» **What the task asks**
Exact reproduction of the data is required, with images excluded.

[Records from a dataset]
□ □ □ □ □ □ □

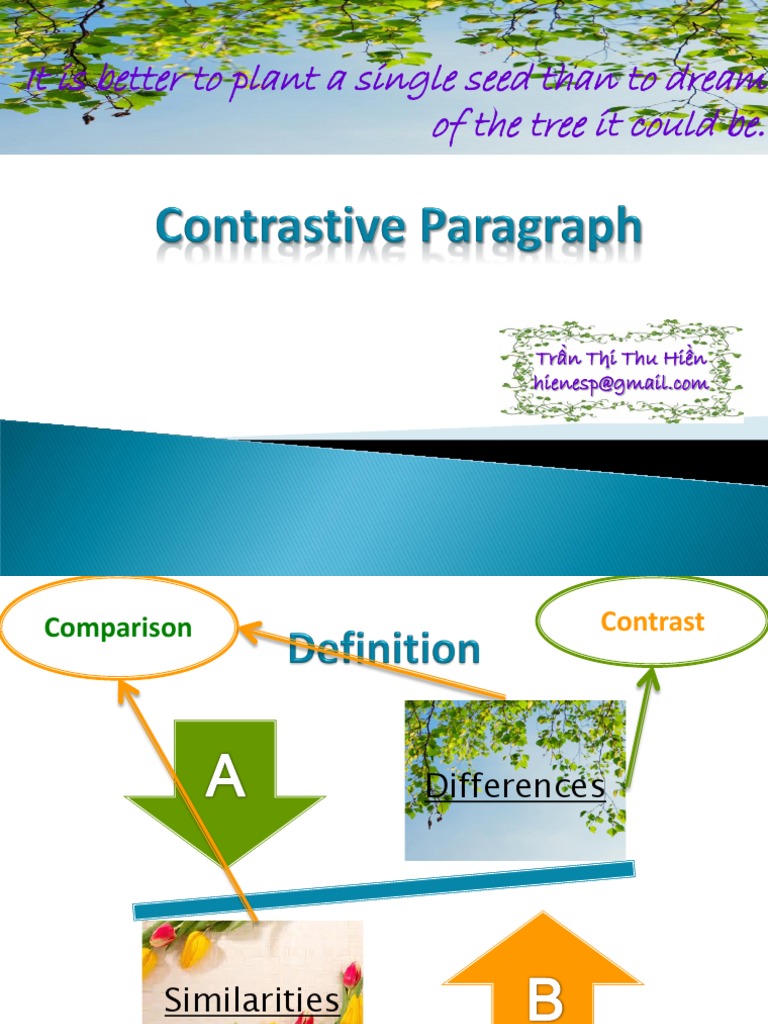 It is better to plant a single seed than to dream of the tree it could be.

Contrastive Paragraph

Trần Thị Thu Hiền
hienesp@gmail.com

Comparison

Definition

Contrast

A

Differences

Similarities

B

□ □ □ □ □ □ □

» **Response**
 It is better to plant a single seed than to dream of the tree it could be.

Contrastive Paragraph

Trần Thị Thu Hiền
hienesp@gmail.com

Comparison

Definition

Contrast

A

Differences

Similarities

B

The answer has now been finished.